Iniziai a fingere di ricevere
lettere minatorie rivolte a lui.
Che le mandassero a me e non a lui,
nel suo delirio, non gli pareva strano.
Gliele leggevo ovunque, specialmente al bagno,
quando il suo umore era peggiore già a prescindere.
Sapevo dove colpire per distruggerne
il briciolo di dignità residua.
Sebbene formalmente anonime,
lasciai intendere che esse
provenissero dal suo capoufficio
il quale si riservava il capriccio
di divulgare la nostra relazione omosessuale.
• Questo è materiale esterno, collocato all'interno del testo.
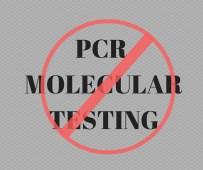 NO PCR MOLECULAR TESTING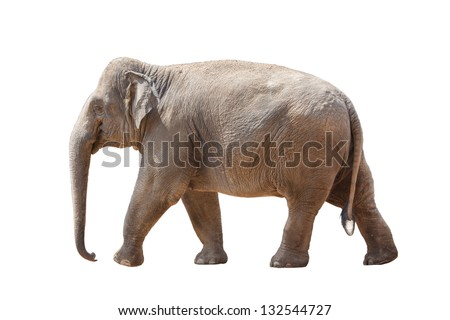 An elephants family play together - stock photo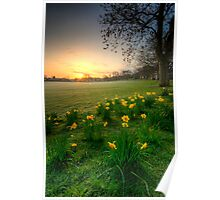 Daffodils & Sunrise At The Park Poster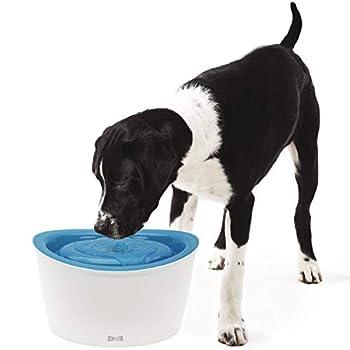 Dogit Fontaine à Chien 6 L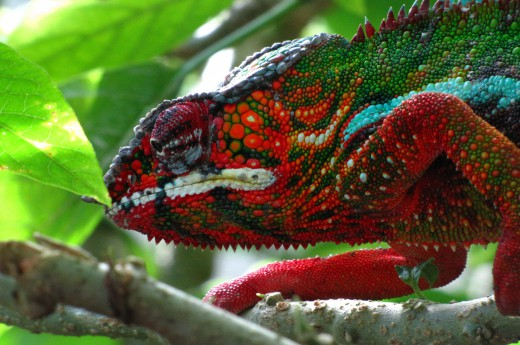 Fauna Madagaskaru je jedinečná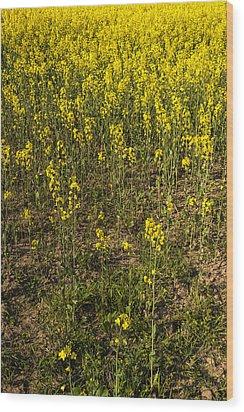 Meadow Of Rapes Wood Print by Svetlana Sewell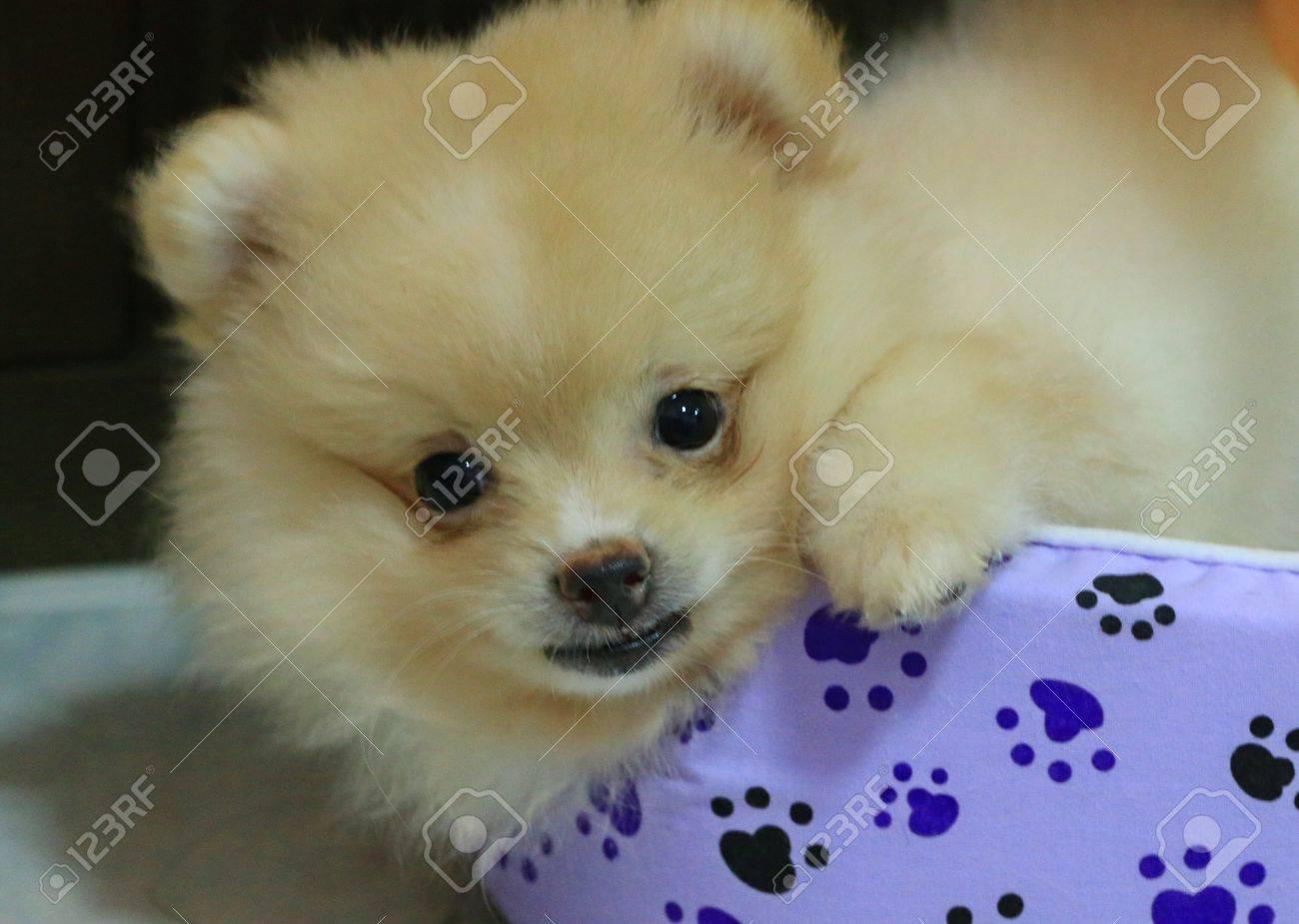 犬は家で可愛いポメラニアンの白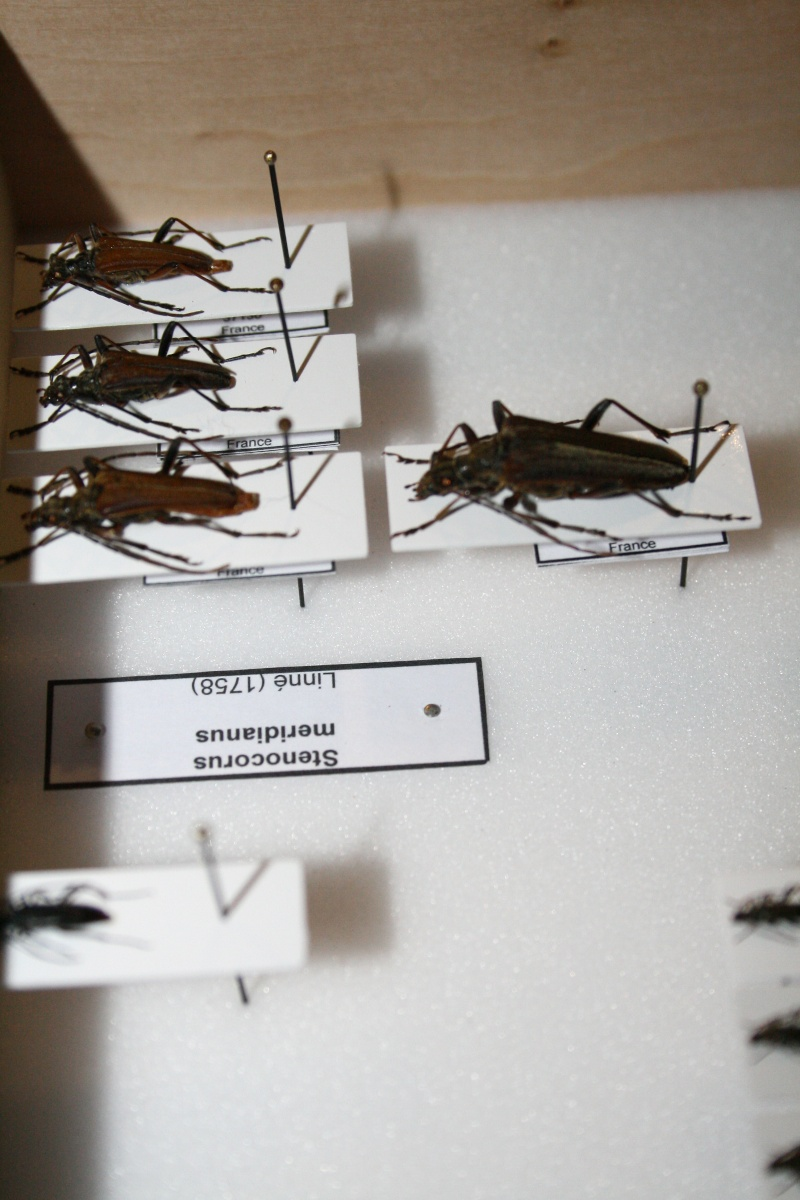 Présentation des collections Entomologiques - Page 6 01710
Il fatto che, a suo avviso, io non esistessi e
che la minaccia fosse un po' tirata per i capelli,
non gli sovveniva.
Si copriva il volto con le mani,
agitava il pugno ed emetteva
i suoi soliti gridolini con rumore di scoreggia.
Chissà che cosa voleva dire esattamente...
Ad ogni modo, presto il suo stato di prostrazione
fu assoluto.
Il coup de grace che gli inflissi fu magistrale,
nell'ultima agghiacciante lettera il diabolico capoufficio
rivelava la sua identità e specialmente tutta la sua malvagità.
Mandava fotografie:
una del pene eretto del mio amico
con a fianco un finto righello che calcolava la sua misura
in 6,4 centimetri.
Un'altra di me e lui in flagrante delitto,
dove addirittura era LUI a vestire da donna.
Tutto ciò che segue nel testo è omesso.